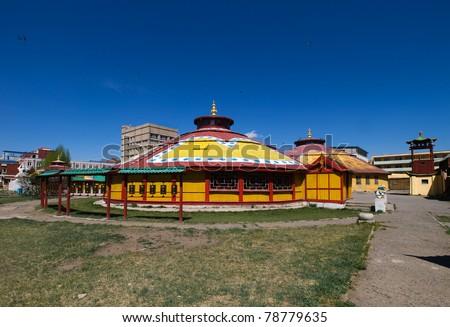Dashchoilon Khiid buddhist monastery in Ulaanbaatar, Mongolia - stock photo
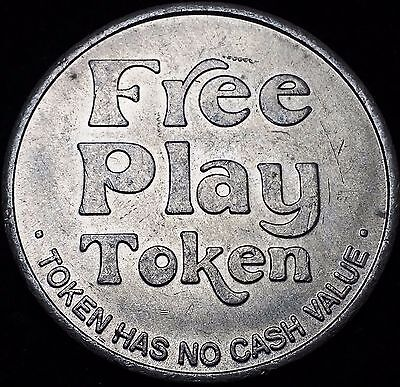 Silverbird Hotel & Casino Free Play Gaming Token - Obsolete - Great Condition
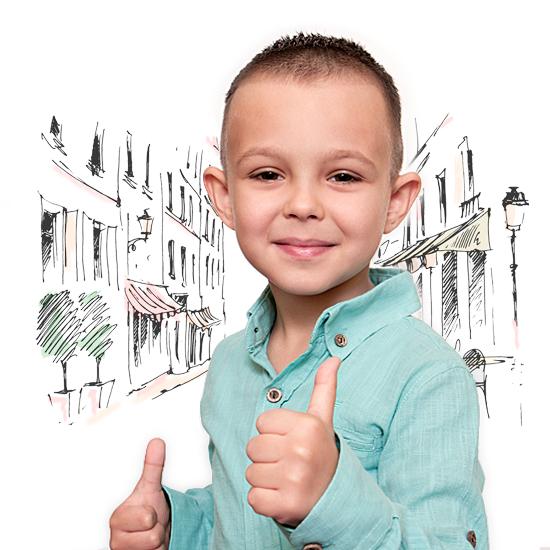 Детски фото сесии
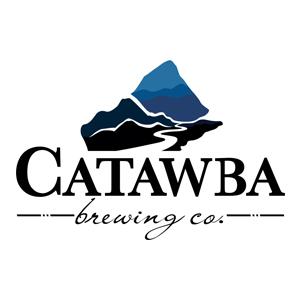 CatawbaLogo.jpg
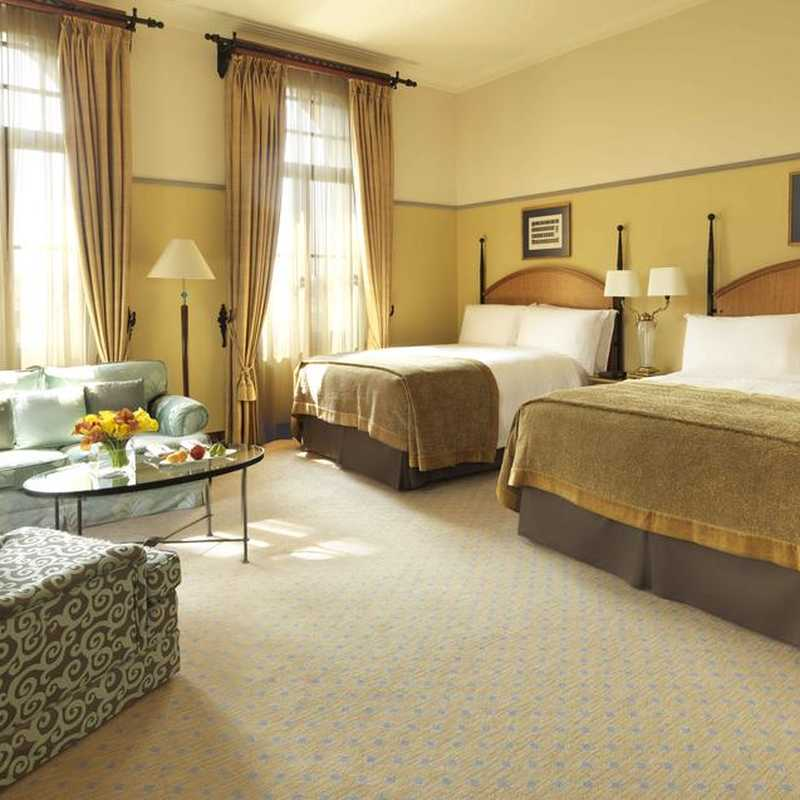 The best boutique hotels sultanahmet stanbul for Guest house harbiye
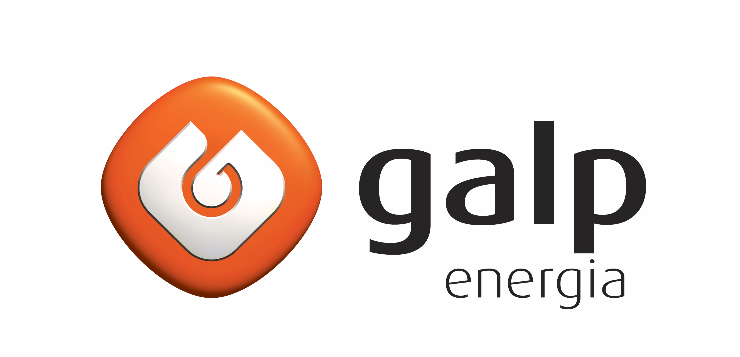 galp-energia.png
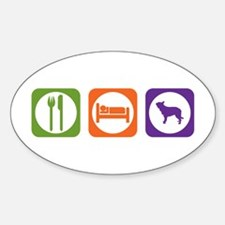 Eat Sleep Berger Oval Decal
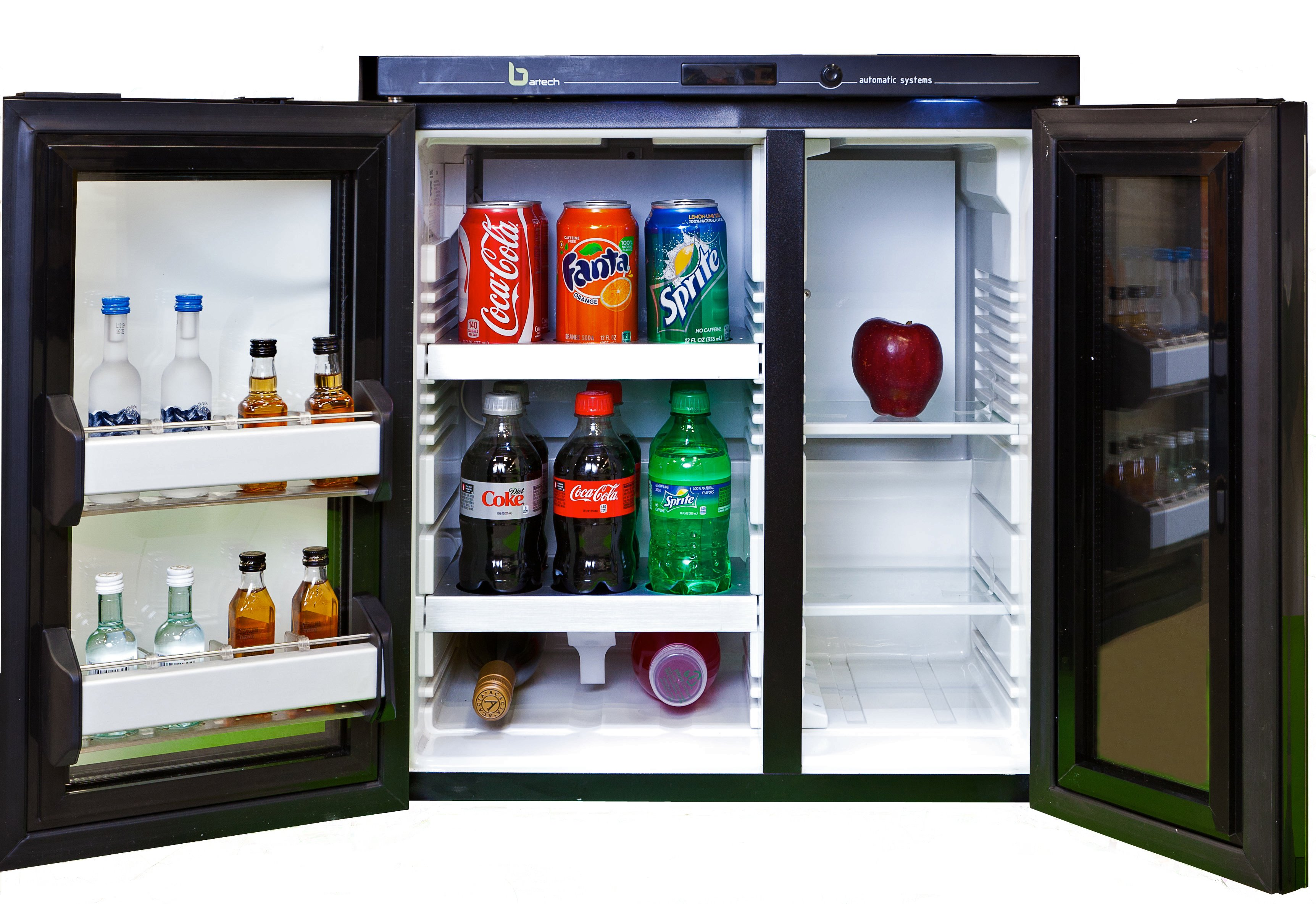 Bartech to Showcase Latest Innovations in Hotel Minibar Design and ...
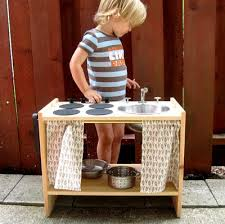 Ikea Rast Nightstand 10 Cool Diy Ikea Play Kitchen Hacks Kidsomania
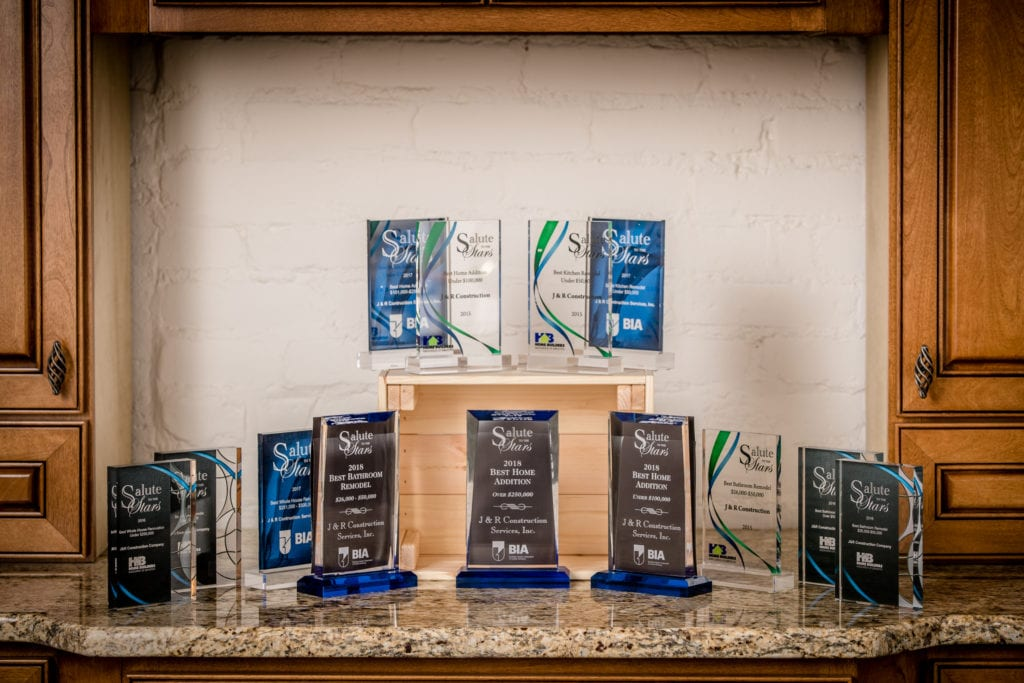Award Winning Home Remodeling Company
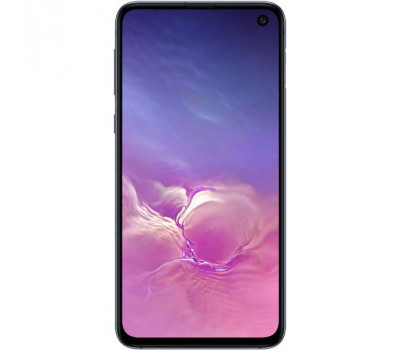 Телефон Samsung Galaxy S10e 6/128 GB (Оникс)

§ §

What you will do | Write out, with no pictures, only the lines from the line containing "Ikea Rast Nightstand" through the last line of the listing above, exactly and with both ends included.

Solved exercise |
 Ikea Rast Nightstand 10 Cool Diy Ikea Play Kitchen Hacks Kidsomania
Award Winning Home Remodeling Company
 Телефон Samsung Galaxy S10e 6/128 GB (Оникс)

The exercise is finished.